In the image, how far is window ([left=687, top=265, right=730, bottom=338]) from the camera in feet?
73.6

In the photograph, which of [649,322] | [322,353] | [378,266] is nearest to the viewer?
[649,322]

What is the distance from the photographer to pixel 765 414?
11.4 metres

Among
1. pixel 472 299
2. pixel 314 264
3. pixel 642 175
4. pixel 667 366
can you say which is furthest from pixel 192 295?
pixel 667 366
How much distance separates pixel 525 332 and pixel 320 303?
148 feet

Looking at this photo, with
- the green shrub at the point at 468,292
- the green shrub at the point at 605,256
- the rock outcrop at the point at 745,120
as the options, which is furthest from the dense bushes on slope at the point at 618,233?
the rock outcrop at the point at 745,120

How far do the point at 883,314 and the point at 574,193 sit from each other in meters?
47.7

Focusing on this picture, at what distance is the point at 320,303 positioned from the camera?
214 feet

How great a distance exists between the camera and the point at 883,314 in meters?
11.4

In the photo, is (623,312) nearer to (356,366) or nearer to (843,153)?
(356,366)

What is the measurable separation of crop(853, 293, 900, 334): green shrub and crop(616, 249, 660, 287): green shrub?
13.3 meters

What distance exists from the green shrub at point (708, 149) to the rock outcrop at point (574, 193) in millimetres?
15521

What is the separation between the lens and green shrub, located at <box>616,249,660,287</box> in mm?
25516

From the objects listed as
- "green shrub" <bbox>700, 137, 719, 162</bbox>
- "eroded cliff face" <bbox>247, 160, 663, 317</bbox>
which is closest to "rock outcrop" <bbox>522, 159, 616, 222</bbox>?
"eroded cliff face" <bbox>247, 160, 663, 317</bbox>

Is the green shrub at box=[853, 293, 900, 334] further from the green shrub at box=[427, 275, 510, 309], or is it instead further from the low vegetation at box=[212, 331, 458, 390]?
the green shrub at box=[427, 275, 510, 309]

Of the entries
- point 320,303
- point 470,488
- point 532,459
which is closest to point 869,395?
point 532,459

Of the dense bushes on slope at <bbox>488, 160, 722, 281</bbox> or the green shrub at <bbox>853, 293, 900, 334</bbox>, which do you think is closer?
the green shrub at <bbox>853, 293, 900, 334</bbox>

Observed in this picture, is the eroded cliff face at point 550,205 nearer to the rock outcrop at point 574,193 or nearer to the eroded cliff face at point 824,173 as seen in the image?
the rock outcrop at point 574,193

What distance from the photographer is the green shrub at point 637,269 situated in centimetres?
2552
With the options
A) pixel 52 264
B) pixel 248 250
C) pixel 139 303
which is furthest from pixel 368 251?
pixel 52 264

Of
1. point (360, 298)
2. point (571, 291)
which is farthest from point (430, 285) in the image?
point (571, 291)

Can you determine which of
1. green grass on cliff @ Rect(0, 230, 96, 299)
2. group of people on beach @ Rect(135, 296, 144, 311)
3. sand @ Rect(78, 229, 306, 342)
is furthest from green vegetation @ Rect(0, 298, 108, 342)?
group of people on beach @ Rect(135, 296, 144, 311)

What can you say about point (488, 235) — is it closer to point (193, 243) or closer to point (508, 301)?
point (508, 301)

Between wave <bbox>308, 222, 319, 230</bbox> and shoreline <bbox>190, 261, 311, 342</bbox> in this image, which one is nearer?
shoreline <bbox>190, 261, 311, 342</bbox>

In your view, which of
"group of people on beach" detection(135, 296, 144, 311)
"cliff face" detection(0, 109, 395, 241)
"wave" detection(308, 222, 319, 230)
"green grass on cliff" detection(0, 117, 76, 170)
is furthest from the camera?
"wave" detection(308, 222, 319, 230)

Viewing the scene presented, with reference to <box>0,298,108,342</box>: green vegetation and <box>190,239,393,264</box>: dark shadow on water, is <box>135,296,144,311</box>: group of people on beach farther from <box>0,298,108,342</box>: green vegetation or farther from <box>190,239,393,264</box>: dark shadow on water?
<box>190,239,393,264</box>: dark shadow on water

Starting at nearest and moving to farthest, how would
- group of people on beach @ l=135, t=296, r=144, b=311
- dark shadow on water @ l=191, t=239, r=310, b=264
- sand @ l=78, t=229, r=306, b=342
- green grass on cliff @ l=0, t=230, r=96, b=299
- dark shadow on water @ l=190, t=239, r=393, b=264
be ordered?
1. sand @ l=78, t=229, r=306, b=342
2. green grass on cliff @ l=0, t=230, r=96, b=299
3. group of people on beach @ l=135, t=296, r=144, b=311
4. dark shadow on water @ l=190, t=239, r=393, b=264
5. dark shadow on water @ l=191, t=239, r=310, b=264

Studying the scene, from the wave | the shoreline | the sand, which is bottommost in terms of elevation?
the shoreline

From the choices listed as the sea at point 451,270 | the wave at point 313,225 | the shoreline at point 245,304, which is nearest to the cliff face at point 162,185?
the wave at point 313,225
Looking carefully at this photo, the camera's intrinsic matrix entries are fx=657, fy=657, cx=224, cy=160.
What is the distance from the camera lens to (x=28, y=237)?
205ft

··········

Do this:
Send back all of the entries exactly, with nothing missing.

Answer to this exercise:
In the image, how far is window ([left=687, top=265, right=730, bottom=338]) from the camera in feet?
73.6

In the photograph, which of [649,322] | [322,353] | [378,266] is nearest to the viewer?
[649,322]

What is the distance from the photographer to pixel 765 414?
11.4 metres

Among
1. pixel 472 299
2. pixel 314 264
3. pixel 642 175
4. pixel 667 366
can you say which is furthest from pixel 192 295?
pixel 667 366
How much distance separates pixel 525 332 and pixel 320 303?
148 feet

Looking at this photo, with
- the green shrub at the point at 468,292
- the green shrub at the point at 605,256
- the rock outcrop at the point at 745,120
as the options, which is furthest from the dense bushes on slope at the point at 618,233?
the rock outcrop at the point at 745,120

How far do the point at 883,314 and the point at 574,193 sit from each other in meters?
47.7

Focusing on this picture, at what distance is the point at 320,303 positioned from the camera?
214 feet

How great a distance exists between the camera and the point at 883,314 in meters?
11.4

In the photo, is (623,312) nearer to (356,366) or nearer to (843,153)?
(356,366)

What is the measurable separation of crop(853, 293, 900, 334): green shrub and crop(616, 249, 660, 287): green shrub?
13.3 meters

What distance exists from the green shrub at point (708, 149) to the rock outcrop at point (574, 193) in millimetres?
15521

What is the separation between the lens and green shrub, located at <box>616,249,660,287</box> in mm?
25516

From the objects listed as
- "green shrub" <bbox>700, 137, 719, 162</bbox>
- "eroded cliff face" <bbox>247, 160, 663, 317</bbox>
which is closest to "rock outcrop" <bbox>522, 159, 616, 222</bbox>?
"eroded cliff face" <bbox>247, 160, 663, 317</bbox>

Is the green shrub at box=[853, 293, 900, 334] further from the green shrub at box=[427, 275, 510, 309], or is it instead further from the low vegetation at box=[212, 331, 458, 390]?
the green shrub at box=[427, 275, 510, 309]

Of the entries
- point 320,303
- point 470,488
- point 532,459
which is closest to point 869,395?
point 532,459

Of the dense bushes on slope at <bbox>488, 160, 722, 281</bbox> or the green shrub at <bbox>853, 293, 900, 334</bbox>, which do you think is closer?
the green shrub at <bbox>853, 293, 900, 334</bbox>

Observed in this picture, is the eroded cliff face at point 550,205 nearer to the rock outcrop at point 574,193 or nearer to the eroded cliff face at point 824,173 as seen in the image?
the rock outcrop at point 574,193

What distance from the photographer is the green shrub at point 637,269 situated in centimetres?
2552
With the options
A) pixel 52 264
B) pixel 248 250
C) pixel 139 303
which is furthest from pixel 368 251?
pixel 52 264

Of
1. point (360, 298)
2. point (571, 291)
which is farthest from point (430, 285) in the image?
point (571, 291)

Can you determine which of
1. green grass on cliff @ Rect(0, 230, 96, 299)
2. group of people on beach @ Rect(135, 296, 144, 311)
3. sand @ Rect(78, 229, 306, 342)
is furthest from green vegetation @ Rect(0, 298, 108, 342)?
group of people on beach @ Rect(135, 296, 144, 311)

What can you say about point (488, 235) — is it closer to point (193, 243) or closer to point (508, 301)?
point (508, 301)

Between wave <bbox>308, 222, 319, 230</bbox> and shoreline <bbox>190, 261, 311, 342</bbox> in this image, which one is nearer?
shoreline <bbox>190, 261, 311, 342</bbox>

In your view, which of
"group of people on beach" detection(135, 296, 144, 311)
"cliff face" detection(0, 109, 395, 241)
"wave" detection(308, 222, 319, 230)
"green grass on cliff" detection(0, 117, 76, 170)
is furthest from the camera?
"wave" detection(308, 222, 319, 230)

Viewing the scene presented, with reference to <box>0,298,108,342</box>: green vegetation and <box>190,239,393,264</box>: dark shadow on water, is <box>135,296,144,311</box>: group of people on beach farther from <box>0,298,108,342</box>: green vegetation or farther from <box>190,239,393,264</box>: dark shadow on water?
<box>190,239,393,264</box>: dark shadow on water

Starting at nearest and moving to farthest, how would
- group of people on beach @ l=135, t=296, r=144, b=311
- dark shadow on water @ l=191, t=239, r=310, b=264
- sand @ l=78, t=229, r=306, b=342
- green grass on cliff @ l=0, t=230, r=96, b=299
- dark shadow on water @ l=190, t=239, r=393, b=264
be ordered?
1. sand @ l=78, t=229, r=306, b=342
2. green grass on cliff @ l=0, t=230, r=96, b=299
3. group of people on beach @ l=135, t=296, r=144, b=311
4. dark shadow on water @ l=190, t=239, r=393, b=264
5. dark shadow on water @ l=191, t=239, r=310, b=264

Studying the scene, from the wave | the shoreline | the sand, which is bottommost in terms of elevation?
the shoreline

From the choices listed as the sea at point 451,270 | the wave at point 313,225 | the shoreline at point 245,304, which is nearest to the cliff face at point 162,185?
the wave at point 313,225
Looking carefully at this photo, the camera's intrinsic matrix entries are fx=657, fy=657, cx=224, cy=160.
What is the distance from the camera lens to (x=28, y=237)?
205ft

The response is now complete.